What Is a Graphics Processing Unit (GPU)?
A graphics processing unit (GPU) is a computer processor that performs rapid calculations to render images and graphics. GPUs use parallel processing to speed up their operations. They divide tasks into smaller parts, and distribute them among multiple processor cores (up to hundreds of cores) running within the same GPU.
GPUs were traditionally responsible for rendering 2D and 3D images, videos, and animations, but today extend to a wider range of uses, including deep learning and big data analytics.
Before the emergence of GPUs, central processing units (CPUs) performed the calculations necessary to render graphics. However, CPUs are inefficient for many computing applications. GPUs offload graphic processing and massively parallel tasks from CPUs to provide better performance for specialized computing tasks.
What Is a Central Processing Unit (CPU)?
A CPU is a processor consisting of logic gates that handle the low-level instructions in a computer system. CPUs considered the brain of a personal computer’s integrated circuitry. CPUs perform basic logic, arithmetic, and I/O operations, and allocate commands to other components and subsystems running in a computer.
Today, CPUs are typically multi-core, meaning that there are two or more processors in the integrated circuit.
The use of multiple cores in a single processor reduces power consumption, enhances performance, and enables efficient parallel processing of multiple tasks.
This is part of our series of articles about multi-GPU.
In this article:
How Does a CPU Work?
A CPU works by executing a sequence of stored instructions called a program. The process involves several stages:
- Fetching: The CPU retrieves an instruction from the memory address stored in the program counter (PC). This instruction is loaded into the instruction register (IR).

****************

→ **Request**
From the article above on GPUs and CPUs, extract everything from "The use of multiple" down to "a CPU Work?", word for word.

****************

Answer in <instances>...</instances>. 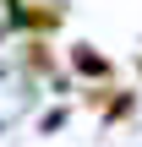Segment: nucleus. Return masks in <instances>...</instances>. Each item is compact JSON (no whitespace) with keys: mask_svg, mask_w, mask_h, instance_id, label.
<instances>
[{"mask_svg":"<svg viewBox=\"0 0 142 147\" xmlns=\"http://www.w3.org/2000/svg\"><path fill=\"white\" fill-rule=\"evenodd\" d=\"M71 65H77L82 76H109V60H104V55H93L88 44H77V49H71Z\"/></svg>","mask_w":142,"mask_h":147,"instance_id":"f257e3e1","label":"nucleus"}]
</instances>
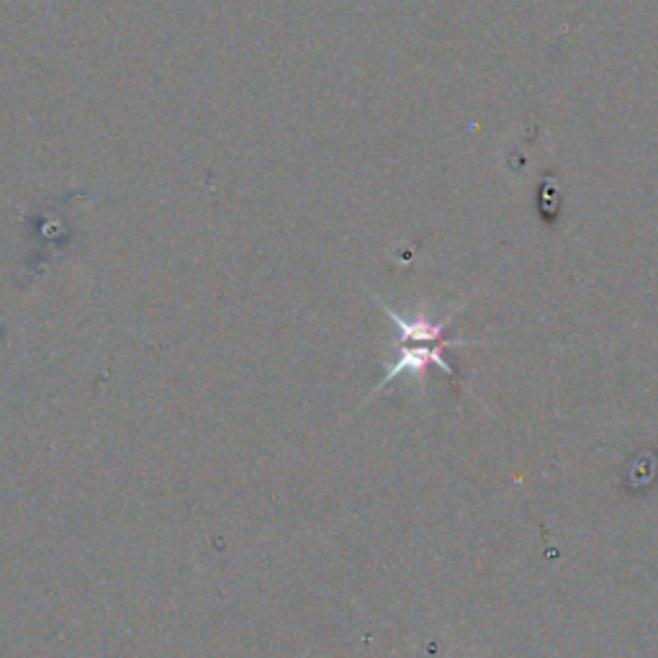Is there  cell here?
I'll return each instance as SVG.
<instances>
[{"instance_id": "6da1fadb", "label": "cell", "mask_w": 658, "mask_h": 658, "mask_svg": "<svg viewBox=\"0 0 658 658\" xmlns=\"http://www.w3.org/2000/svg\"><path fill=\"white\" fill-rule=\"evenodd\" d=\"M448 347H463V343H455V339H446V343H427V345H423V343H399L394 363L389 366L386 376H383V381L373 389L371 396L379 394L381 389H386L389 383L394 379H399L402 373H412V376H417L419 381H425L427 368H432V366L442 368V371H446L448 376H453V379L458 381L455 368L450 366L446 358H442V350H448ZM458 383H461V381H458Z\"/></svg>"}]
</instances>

****************

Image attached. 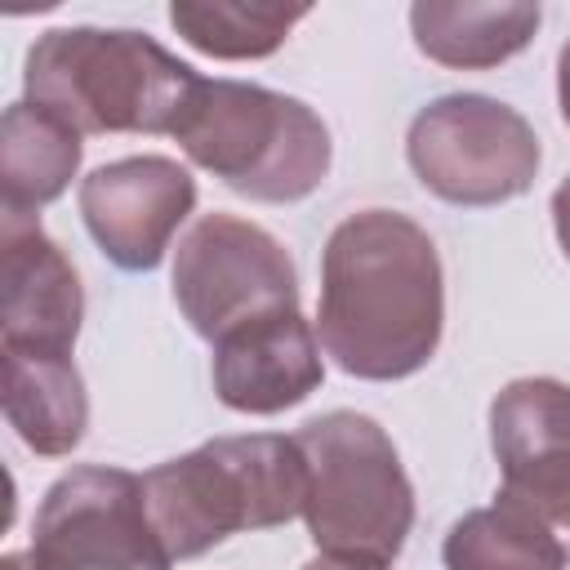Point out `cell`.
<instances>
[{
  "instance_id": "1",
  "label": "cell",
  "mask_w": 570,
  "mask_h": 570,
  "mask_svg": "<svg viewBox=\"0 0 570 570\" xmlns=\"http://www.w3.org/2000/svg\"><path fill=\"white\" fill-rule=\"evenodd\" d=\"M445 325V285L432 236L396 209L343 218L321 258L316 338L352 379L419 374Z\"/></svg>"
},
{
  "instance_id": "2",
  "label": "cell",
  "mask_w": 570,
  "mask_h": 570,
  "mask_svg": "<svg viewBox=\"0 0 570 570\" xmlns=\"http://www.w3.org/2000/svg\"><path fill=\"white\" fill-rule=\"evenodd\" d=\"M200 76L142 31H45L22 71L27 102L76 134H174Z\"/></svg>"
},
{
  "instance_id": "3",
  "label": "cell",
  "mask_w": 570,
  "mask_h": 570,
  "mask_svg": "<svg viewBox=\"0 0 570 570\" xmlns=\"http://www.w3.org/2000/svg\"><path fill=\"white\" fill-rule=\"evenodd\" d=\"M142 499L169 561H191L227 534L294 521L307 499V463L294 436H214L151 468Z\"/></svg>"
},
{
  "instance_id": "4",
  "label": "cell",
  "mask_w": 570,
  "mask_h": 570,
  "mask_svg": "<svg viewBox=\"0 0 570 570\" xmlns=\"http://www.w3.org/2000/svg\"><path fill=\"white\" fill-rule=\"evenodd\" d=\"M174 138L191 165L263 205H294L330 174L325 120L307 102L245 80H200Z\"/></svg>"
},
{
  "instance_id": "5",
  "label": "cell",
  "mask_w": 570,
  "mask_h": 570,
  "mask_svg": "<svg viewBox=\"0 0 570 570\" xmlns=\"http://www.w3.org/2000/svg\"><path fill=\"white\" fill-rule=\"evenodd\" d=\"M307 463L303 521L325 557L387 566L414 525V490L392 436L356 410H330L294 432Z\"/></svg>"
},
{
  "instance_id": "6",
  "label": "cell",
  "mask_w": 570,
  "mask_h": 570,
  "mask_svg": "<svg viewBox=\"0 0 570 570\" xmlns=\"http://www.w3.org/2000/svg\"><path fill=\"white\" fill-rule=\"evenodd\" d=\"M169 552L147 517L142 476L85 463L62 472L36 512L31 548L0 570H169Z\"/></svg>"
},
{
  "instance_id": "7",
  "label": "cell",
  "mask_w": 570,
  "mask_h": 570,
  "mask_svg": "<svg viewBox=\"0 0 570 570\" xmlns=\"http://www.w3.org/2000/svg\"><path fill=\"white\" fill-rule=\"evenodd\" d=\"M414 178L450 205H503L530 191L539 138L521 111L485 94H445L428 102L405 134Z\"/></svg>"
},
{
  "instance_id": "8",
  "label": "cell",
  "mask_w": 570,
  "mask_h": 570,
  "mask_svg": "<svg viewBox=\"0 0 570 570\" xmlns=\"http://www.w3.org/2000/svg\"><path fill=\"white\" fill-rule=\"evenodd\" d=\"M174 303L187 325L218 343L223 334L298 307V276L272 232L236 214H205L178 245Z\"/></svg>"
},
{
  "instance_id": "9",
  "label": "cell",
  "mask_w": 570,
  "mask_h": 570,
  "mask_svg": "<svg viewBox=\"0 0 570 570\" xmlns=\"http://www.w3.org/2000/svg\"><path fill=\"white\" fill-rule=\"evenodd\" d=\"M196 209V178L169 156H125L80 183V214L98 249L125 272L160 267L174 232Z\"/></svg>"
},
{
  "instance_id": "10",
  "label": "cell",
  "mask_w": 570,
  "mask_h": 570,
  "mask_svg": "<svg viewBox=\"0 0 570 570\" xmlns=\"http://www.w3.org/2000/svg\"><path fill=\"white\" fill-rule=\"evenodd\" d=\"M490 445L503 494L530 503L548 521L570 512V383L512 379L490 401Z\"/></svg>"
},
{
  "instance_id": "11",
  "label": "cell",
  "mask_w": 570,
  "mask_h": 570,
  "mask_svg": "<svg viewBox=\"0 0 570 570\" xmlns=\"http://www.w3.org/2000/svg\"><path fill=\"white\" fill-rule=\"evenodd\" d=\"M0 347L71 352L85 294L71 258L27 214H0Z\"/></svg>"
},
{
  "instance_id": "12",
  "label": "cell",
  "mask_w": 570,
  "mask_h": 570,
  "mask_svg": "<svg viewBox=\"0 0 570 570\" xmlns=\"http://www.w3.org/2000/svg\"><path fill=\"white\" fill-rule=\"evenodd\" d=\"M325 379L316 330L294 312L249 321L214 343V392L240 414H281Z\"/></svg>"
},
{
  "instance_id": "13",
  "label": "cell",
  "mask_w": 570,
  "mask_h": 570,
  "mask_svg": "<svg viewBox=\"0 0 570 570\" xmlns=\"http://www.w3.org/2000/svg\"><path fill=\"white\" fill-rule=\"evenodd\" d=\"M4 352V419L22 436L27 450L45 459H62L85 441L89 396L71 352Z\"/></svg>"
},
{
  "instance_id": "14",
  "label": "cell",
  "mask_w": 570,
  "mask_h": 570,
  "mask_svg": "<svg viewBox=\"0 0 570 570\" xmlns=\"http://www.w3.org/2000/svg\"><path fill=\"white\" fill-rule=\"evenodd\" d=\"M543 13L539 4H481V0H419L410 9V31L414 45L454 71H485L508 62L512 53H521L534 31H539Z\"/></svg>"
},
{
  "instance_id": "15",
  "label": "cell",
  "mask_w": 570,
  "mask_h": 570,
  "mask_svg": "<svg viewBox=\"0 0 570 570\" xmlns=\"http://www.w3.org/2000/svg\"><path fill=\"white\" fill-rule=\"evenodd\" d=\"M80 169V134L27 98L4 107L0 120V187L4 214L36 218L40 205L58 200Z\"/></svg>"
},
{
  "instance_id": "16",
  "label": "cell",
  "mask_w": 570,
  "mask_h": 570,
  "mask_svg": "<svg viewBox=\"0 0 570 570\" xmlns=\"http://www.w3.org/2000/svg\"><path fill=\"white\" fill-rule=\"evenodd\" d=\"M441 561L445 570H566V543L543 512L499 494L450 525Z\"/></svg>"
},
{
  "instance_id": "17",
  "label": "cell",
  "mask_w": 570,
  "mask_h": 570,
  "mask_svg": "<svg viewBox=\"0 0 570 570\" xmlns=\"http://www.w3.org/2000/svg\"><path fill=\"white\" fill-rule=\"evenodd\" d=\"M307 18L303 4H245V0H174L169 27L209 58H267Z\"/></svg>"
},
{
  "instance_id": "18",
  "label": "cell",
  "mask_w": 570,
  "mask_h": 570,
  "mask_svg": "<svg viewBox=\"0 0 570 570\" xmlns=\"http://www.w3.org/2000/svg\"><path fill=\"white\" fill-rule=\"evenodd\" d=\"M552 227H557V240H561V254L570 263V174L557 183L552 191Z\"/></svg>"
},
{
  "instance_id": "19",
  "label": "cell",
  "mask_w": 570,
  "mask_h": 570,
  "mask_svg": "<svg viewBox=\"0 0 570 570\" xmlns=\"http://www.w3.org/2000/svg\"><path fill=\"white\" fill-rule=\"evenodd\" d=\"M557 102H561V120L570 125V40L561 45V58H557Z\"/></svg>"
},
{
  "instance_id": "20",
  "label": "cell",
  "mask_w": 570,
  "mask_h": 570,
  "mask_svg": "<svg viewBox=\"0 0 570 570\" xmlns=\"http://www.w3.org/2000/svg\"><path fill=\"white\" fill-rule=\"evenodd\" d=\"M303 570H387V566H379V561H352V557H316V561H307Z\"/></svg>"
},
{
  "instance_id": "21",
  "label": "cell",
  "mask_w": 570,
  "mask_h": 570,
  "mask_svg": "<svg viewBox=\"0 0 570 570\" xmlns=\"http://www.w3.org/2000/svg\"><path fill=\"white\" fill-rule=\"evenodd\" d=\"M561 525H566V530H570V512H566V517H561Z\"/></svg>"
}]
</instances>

****************

→ **Correct answer**
The use of multiple cores in a single processor reduces power consumption, enhances performance, and enables efficient parallel processing of multiple tasks.
This is part of our series of articles about multi-GPU.
In this article:
How Does a CPU Work?